**Exercise data**:
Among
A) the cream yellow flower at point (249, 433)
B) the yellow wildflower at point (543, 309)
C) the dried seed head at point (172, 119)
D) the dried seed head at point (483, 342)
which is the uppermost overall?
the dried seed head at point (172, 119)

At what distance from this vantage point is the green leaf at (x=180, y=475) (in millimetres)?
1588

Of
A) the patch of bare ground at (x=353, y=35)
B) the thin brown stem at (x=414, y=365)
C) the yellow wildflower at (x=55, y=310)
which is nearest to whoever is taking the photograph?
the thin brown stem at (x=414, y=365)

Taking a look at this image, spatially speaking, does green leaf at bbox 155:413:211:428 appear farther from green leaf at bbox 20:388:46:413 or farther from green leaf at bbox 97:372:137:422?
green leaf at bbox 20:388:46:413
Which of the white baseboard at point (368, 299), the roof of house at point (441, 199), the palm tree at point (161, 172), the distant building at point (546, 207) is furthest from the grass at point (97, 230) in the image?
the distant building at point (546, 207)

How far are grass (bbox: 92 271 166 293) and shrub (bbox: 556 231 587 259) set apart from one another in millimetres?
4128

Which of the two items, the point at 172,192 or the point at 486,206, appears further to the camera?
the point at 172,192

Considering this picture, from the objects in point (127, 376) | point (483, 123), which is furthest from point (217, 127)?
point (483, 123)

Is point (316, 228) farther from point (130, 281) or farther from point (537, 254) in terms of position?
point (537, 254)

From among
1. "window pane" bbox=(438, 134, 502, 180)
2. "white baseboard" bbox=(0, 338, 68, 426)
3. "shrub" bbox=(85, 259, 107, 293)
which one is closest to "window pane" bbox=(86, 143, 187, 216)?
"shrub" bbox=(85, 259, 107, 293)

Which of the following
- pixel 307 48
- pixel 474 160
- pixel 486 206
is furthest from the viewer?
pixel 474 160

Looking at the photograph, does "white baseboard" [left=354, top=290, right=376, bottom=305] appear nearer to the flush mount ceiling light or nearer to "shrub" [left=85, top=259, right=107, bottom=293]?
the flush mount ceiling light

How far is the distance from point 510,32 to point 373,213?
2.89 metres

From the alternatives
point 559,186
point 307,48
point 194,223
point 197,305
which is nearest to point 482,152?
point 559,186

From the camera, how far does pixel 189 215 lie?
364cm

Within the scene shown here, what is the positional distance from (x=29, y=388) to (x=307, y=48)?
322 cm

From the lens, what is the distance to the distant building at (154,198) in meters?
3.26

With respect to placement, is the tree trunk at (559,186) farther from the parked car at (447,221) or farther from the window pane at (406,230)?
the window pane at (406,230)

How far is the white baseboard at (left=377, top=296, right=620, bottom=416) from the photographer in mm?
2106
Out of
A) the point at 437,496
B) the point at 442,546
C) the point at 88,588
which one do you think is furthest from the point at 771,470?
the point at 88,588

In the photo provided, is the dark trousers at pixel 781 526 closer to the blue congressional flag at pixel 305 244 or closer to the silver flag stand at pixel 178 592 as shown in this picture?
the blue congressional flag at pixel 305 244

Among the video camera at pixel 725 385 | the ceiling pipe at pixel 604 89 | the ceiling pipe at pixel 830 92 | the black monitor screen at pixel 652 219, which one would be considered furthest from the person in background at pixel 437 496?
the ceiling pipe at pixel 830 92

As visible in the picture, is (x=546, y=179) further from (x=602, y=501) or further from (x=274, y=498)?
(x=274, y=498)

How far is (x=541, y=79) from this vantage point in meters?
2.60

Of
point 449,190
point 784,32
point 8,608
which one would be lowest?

**Written exercise**: Your task is to quote all of the data word for word.

**Completed task**:
Among
A) the cream yellow flower at point (249, 433)
B) the yellow wildflower at point (543, 309)
C) the dried seed head at point (172, 119)
D) the dried seed head at point (483, 342)
which is the uppermost overall?
the dried seed head at point (172, 119)

At what distance from this vantage point is the green leaf at (x=180, y=475) (in millimetres)?
1588

Of
A) the patch of bare ground at (x=353, y=35)
B) the thin brown stem at (x=414, y=365)
C) the yellow wildflower at (x=55, y=310)
which is nearest to whoever is taking the photograph?
the thin brown stem at (x=414, y=365)

Taking a look at this image, spatially speaking, does green leaf at bbox 155:413:211:428 appear farther from green leaf at bbox 20:388:46:413 or farther from green leaf at bbox 97:372:137:422?
green leaf at bbox 20:388:46:413
Which of the white baseboard at point (368, 299), the roof of house at point (441, 199), the palm tree at point (161, 172), the distant building at point (546, 207) is furthest from the grass at point (97, 230) in the image?
the distant building at point (546, 207)

How far are grass (bbox: 92 271 166 293) and shrub (bbox: 556 231 587 259) set apart from one another in millimetres?
4128

Which of the two items, the point at 172,192 or the point at 486,206, appears further to the camera?
the point at 172,192

Considering this picture, from the objects in point (127, 376) | point (483, 123), which is furthest from point (217, 127)?
point (483, 123)

Is point (316, 228) farther from point (130, 281) or farther from point (537, 254) in terms of position?
point (537, 254)

From among
1. "window pane" bbox=(438, 134, 502, 180)
2. "white baseboard" bbox=(0, 338, 68, 426)
3. "shrub" bbox=(85, 259, 107, 293)
which one is closest to "window pane" bbox=(86, 143, 187, 216)?
"shrub" bbox=(85, 259, 107, 293)

Which of the following
- pixel 307 48
- pixel 474 160
- pixel 486 206
is furthest from the viewer?
pixel 474 160

Looking at the photograph, does "white baseboard" [left=354, top=290, right=376, bottom=305] appear nearer to the flush mount ceiling light or nearer to "shrub" [left=85, top=259, right=107, bottom=293]?
the flush mount ceiling light

How far is the distance from point 510,32 to point 373,213?
2.89 metres

From the alternatives
point 559,186
point 307,48
point 194,223
point 197,305
which is nearest to point 482,152?
point 559,186

From the camera, how far does pixel 189 215 lie?
364cm

Within the scene shown here, what is the positional distance from (x=29, y=388) to (x=307, y=48)?
322 cm

From the lens, what is the distance to the distant building at (154,198) in meters?
3.26

With respect to placement, is the tree trunk at (559,186) farther from the parked car at (447,221) or farther from the window pane at (406,230)?
the window pane at (406,230)

How far is the white baseboard at (left=377, top=296, right=620, bottom=416) from the photographer in mm?
2106
Out of
A) the point at 437,496
B) the point at 442,546
C) the point at 88,588
which one do you think is furthest from the point at 771,470?
the point at 88,588

In the photo provided, is the dark trousers at pixel 781 526 closer to the blue congressional flag at pixel 305 244 or closer to the silver flag stand at pixel 178 592 as shown in this picture?
the blue congressional flag at pixel 305 244

Among the video camera at pixel 725 385 | the ceiling pipe at pixel 604 89 | the ceiling pipe at pixel 830 92 | the black monitor screen at pixel 652 219, which one would be considered furthest from the person in background at pixel 437 496?
the ceiling pipe at pixel 830 92

As visible in the picture, is (x=546, y=179) further from (x=602, y=501) or further from (x=274, y=498)?
(x=274, y=498)

How far is (x=541, y=79) from this vantage point in meters?
2.60

Of
point 449,190
point 784,32
point 8,608
which one would be lowest?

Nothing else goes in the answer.